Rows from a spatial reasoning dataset

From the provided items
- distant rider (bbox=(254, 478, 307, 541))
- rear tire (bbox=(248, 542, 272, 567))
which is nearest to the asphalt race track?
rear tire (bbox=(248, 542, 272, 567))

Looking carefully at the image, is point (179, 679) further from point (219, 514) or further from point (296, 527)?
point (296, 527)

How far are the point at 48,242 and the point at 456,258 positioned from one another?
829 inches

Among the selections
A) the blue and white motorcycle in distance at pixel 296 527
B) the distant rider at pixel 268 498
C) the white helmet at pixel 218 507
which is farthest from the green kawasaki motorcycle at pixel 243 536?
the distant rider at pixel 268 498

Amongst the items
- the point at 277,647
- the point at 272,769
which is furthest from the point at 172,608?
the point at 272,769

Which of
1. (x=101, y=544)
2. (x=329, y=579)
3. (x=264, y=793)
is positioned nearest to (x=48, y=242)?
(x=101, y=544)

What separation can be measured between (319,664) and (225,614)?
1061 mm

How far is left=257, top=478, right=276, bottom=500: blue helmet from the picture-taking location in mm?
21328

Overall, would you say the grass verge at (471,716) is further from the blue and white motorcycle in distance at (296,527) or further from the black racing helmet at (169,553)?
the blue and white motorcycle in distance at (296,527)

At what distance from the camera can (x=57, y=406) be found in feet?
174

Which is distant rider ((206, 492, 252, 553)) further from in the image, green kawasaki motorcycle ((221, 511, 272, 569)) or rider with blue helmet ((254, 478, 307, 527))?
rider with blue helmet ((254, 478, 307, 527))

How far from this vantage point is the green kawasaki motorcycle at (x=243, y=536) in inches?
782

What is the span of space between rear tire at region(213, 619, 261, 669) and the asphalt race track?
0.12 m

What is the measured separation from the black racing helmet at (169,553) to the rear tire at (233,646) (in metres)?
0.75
--
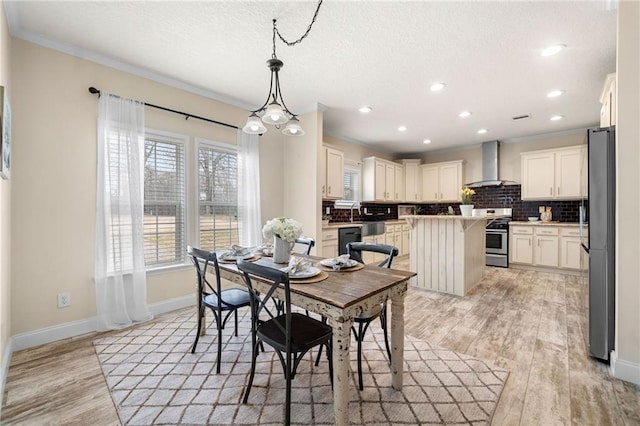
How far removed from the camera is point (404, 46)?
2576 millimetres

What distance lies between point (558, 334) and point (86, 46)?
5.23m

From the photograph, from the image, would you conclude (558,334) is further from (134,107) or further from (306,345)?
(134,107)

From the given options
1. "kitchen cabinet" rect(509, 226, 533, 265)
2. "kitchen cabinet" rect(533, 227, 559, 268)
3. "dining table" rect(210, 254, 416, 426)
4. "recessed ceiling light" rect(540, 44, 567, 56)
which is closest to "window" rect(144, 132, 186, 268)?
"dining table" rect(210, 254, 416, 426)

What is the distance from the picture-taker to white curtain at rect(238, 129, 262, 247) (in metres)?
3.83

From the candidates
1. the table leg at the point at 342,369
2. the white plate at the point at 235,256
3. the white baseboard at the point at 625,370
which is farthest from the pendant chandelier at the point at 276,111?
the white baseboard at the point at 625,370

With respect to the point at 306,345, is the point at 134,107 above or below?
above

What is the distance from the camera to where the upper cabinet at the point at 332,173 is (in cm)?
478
...
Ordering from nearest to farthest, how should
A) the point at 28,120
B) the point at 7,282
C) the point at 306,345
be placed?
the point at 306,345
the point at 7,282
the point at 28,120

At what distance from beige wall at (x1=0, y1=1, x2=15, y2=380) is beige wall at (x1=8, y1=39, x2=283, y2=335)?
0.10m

#### Exercise
Please report each line in the rows above that contains the word "kitchen".

#### Task answer
1. "kitchen cabinet" rect(509, 226, 533, 265)
2. "kitchen cabinet" rect(533, 227, 559, 268)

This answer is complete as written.